Merkez’in enflasyon dersi

ÖNCEKİ gün Ankara’da, Merkez Bankası Başkanlık binasında ilginç bir toplantı yapıldı. Merkez Bankası yönetimi ihracatçılar başta olmak üzere, geçtiğimiz günlerde kendi aleyhlerine gazete ilanları veren işalemi temsilcileriyle biraraya geldi. Bizce büyük olgunluk...

Doğal olarak Merkez Bankası yönetimi toplantıya katılanlara "enflasyon dersi" vermiş. Toplantı sonrası Merkez bir açıklama yapmayıp, yaptığı sunumu internet sitesine koyarken, Türkiye İhracatçılar Meclisi (TİM) Başkanı Oğuz Satıcı gazetecilere bilgi vermiş.

Satıcı, şimdi Merkez Bankası’nı daha iyi anladıklarını söylemiş ama ardından yine "şimdiye kadar yaptıklarının doğru olduğunu bu yolda devam edeceklerini" de ifade etmiş.

Bizce bu toplantının elbette yararı olmuştur.
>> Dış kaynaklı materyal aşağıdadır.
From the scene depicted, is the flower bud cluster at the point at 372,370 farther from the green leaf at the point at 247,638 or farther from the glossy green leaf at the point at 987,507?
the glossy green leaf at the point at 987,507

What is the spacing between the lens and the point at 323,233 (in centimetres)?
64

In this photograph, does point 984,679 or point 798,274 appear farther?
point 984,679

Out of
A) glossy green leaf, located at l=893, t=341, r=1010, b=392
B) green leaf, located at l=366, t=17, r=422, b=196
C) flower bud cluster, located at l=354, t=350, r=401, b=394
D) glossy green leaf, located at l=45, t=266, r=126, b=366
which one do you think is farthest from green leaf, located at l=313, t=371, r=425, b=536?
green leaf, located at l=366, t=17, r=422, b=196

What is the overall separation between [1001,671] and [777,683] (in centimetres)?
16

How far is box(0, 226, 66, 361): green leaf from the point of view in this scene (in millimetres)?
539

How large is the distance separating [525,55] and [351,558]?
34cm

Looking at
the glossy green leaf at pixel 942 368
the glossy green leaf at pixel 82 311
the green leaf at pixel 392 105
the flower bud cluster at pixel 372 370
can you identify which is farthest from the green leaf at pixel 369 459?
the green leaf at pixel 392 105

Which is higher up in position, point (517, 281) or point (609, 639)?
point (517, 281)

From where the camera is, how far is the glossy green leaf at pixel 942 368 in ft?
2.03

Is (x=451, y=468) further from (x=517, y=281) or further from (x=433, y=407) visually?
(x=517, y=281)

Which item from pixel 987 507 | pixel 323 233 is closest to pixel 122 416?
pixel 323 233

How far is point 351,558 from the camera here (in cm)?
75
Merkez Bankası’nın sunumuna baktığımızda, neden fiyat istikrarın oluşturulması gerektiği, enflasyonun ödettiği bedeller ve enflasyonla mücadelede başarılı oldukça, üretim istihdam ve yatırımın nasıl arttığı örneklerle anlatılmış. Ayrıca faiz indirimlerinin neye göre yapılacağı, uygulanan dalgalı kurun ne anlama geldiği, herkesin anlayacağı basit bir dille, toplantıya katılanlara aktarılmış.

Toplantı sonrasında Oğuz Satıcı’nın söyledikleri arasında, "Merkez Bankası’ndan üretim, istihdam ve ihracat adına pozitif bir ayrımcılık talep ettik" cümlesi de yeralıyor.

Talep ettiklerini söylemiş ama ne yanıt aldığı konusunda bilgi vermemiş. Böyle bir talebe Merkez Bankası yönetiminin, uzmanlarının ne yanıt verdiğini, hele hele sunumu yaptıktan sonra böyle bir talepte bulundularsa, ne yanıt verdiklerini, daha çok da bu talep karşısında yüzlerinin aldığı şekli, gerçekten, kişisel olarak çok merak ediyorum...

Merkez Bankası sunumunda kalın harflerle yazılmış bölümlerin bir kısmını aktarırsam niye merak ettiğimi anlarsınız. Merkez Bankası son dönemdeki ekonomik gelişmeleri anlatıp "özet olarak; enflasyonla mücadelede önemli bir mesafe sağlandığı son 5 yıllık dönemde Türkiye ekonomisinin üretim yatırım, ihracat ve istihdam artışı performansı da olumlu yönde gelişmiştir"demişler.

Bundan sonra ise sunumdaki; "hem kalın harflerle yazılıp, hem de altı çizilmiş tek bölüm" geliyor:"Sürdürülebilir büyüme ve istihdam artışına Merkez Bankası’nın yaptığı ve yapacağı en büyük katkı da fiyat istikrarını sağlamak ve sürdürmek amacı çerçevesinde gerçekleşmektedir"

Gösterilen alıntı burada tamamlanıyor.